CSC News

May 04, 2011

Game Time! NC State is fueling big-time growth in North Carolina's games industry.

NC State is fueling big-time growth in North Carolina’s games industry.

Source – NC State Engineering, NC State Engineering Foundation and Engineering Communications, Spring 2011

John O’Neill builds video games for a living. And not just the games with heroes and villains (though he creates plenty of them), but also ones that promote brands, train employees and educate students.
 
O’Neill, the founder and president of Cary’s three-year-old Spark Plug Games, is in many ways emblematic of the Triangle’s burgeoning games industry. The area is home to dozens of gaming companies and one of the industry’s premier conferences, and it’s at the forefront of the “serious” game development that’s become so important to the success of businesses and schools.
 
But O’Neill sees another key player in the region’s games industry. It’s his alma mater, NC State, which is driving industry growth by making important research advances, graduating talented, well-rounded students and creating programs that foster innovation in the field.
 
“I love how much NC State is doing right now to spur company growth and support new ideas,” said O’Neill, a 1996 computer science graduate.

## What is required
List every way that the CSC News article above says NC State is driving growth in the region's games industry.

## Data block
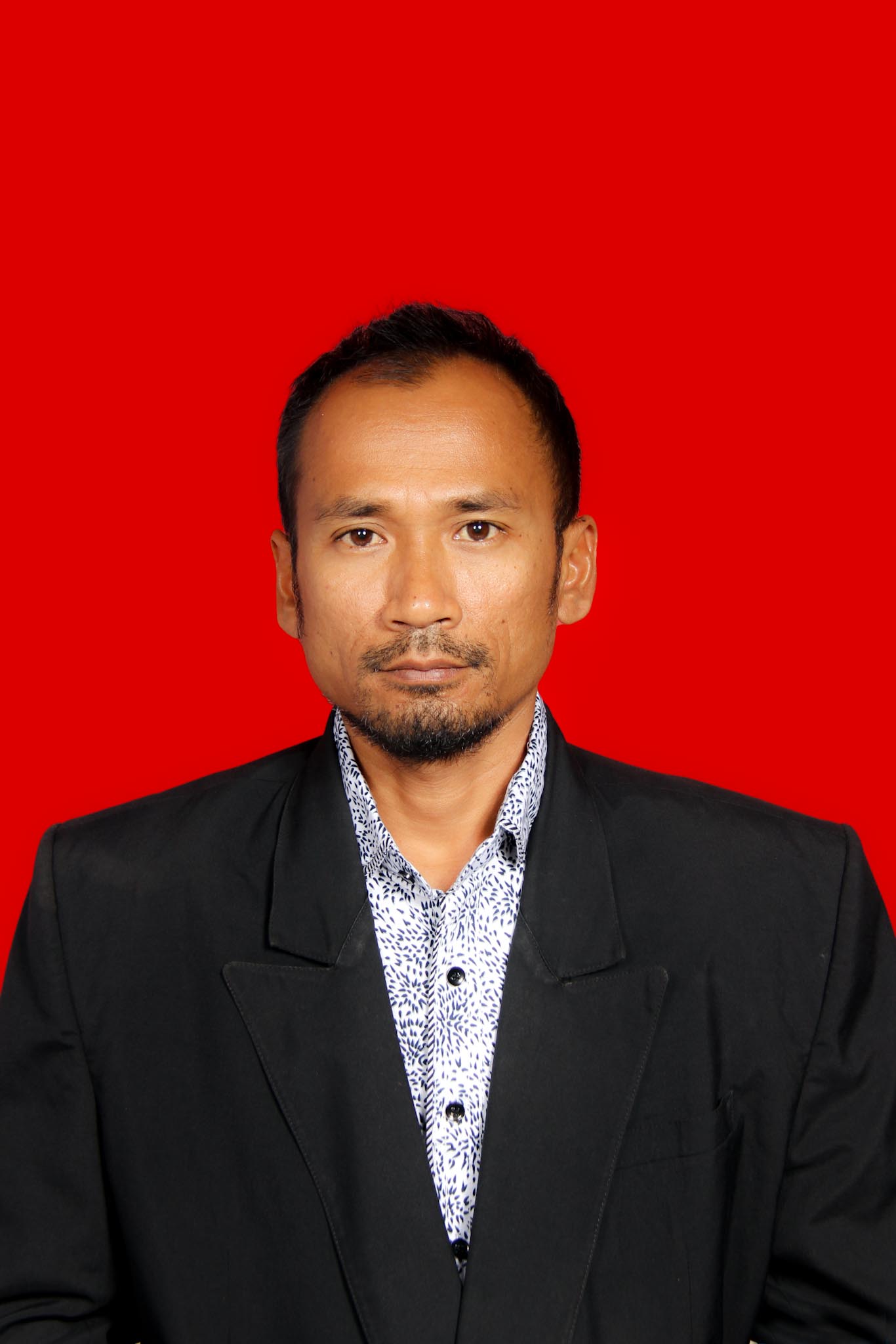https://jk.pakki.org/storage/anggota/bageur-241030122622.jpeg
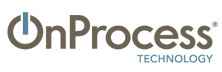 OnProcess Technology: Powering Post-Sales Supply Chains
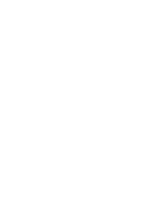 Brush Hill Development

## Exercise solution
- Making important research advances
- Graduating talented, well-rounded students
- Creating programs that foster innovation in the field